◆ Exercise input
--------------------

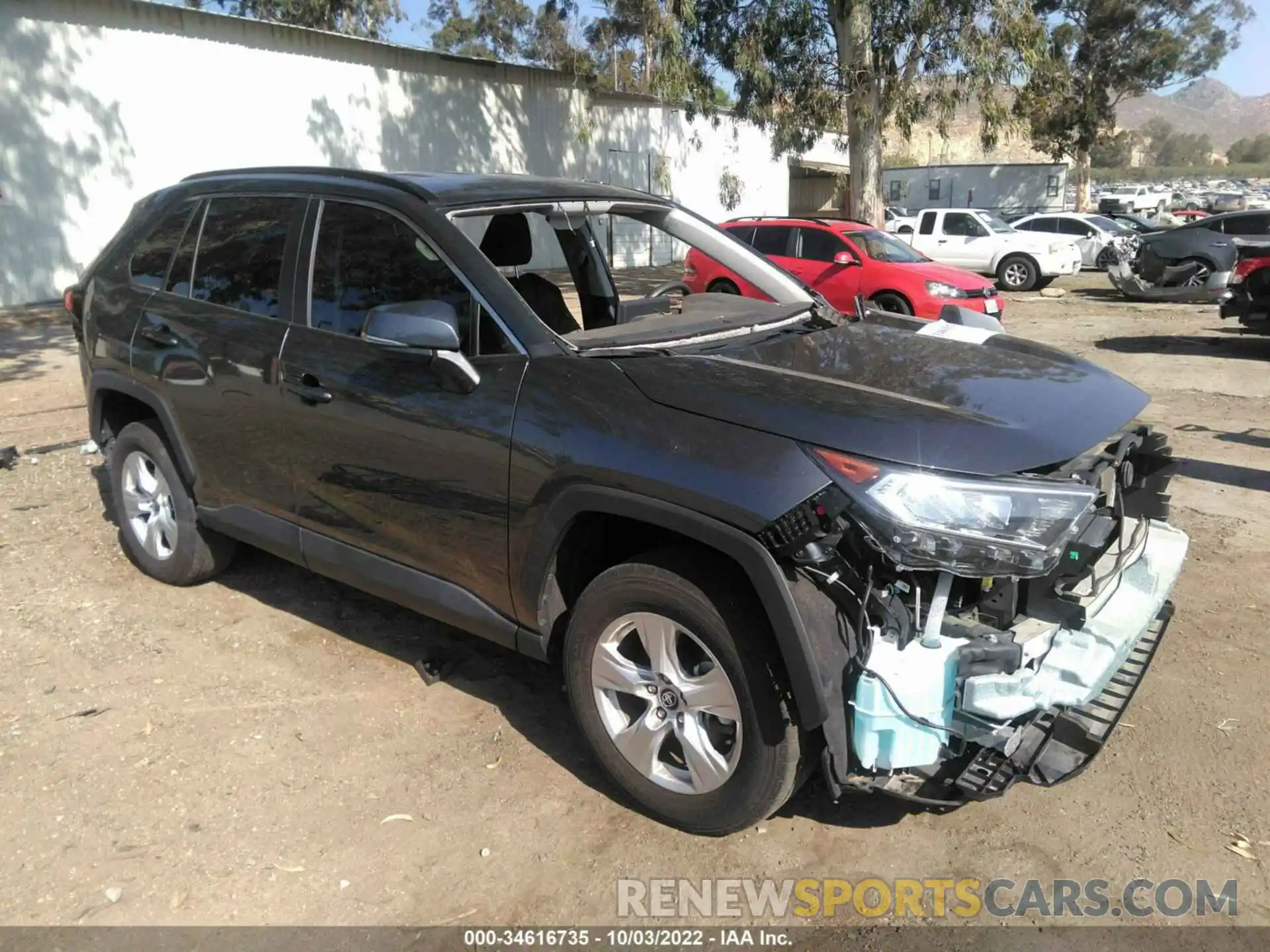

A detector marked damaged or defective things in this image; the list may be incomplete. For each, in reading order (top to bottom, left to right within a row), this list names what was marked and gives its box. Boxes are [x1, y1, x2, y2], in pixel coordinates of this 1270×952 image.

exposed headlight assembly [929, 279, 965, 298]
exposed headlight assembly [812, 449, 1102, 578]
broken plastic piece on ground [413, 654, 454, 685]
damaged front end of suv [757, 428, 1183, 807]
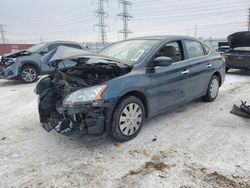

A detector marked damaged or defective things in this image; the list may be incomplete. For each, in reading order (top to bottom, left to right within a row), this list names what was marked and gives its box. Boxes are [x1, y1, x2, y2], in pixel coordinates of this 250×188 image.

crumpled hood [228, 31, 250, 48]
crumpled hood [42, 46, 127, 67]
broken headlight [63, 84, 106, 105]
damaged gray sedan [34, 35, 225, 142]
damaged front bumper [38, 97, 115, 136]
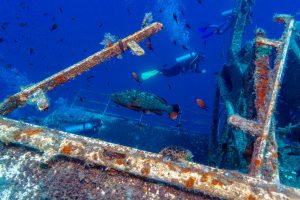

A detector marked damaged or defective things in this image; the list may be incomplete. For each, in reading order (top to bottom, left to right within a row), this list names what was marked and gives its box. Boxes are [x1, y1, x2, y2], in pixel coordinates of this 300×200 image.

--------------------

◆ Do this
Copy the text of all three items above without any changes, and leave the pictures out.

◆ Task output
A detector marked damaged or defective things in this image; the list may be incomplete. For each, in reading order (top to bottom, left to right within a row), this list names what was marked and gives its box. Boxes are [x1, y1, x2, y2], in pixel coordinates of this 1270×952 image.

exposed headlight assembly [929, 279, 965, 298]
exposed headlight assembly [812, 449, 1102, 578]
broken plastic piece on ground [413, 654, 454, 685]
damaged front end of suv [757, 428, 1183, 807]

A detector marked damaged or defective things in this image; the list may be incomplete. For each, in reading order (top to bottom, left to right within a row), this list names what was marked and gives its box. Boxes are [x1, y1, x2, y2], in pixel coordinates of this 250×188 image.

crumpled hood [228, 31, 250, 48]
crumpled hood [42, 46, 127, 67]
broken headlight [63, 84, 106, 105]
damaged gray sedan [34, 35, 225, 142]
damaged front bumper [38, 97, 115, 136]

A detector marked damaged or defective things in this image; the list may be incomplete. For each, in reading order (top to bottom, left to right within a row), this list names what was marked and gives its box. Boxes are [x1, y1, x2, y2], in pixel coordinates of this 300×200 image.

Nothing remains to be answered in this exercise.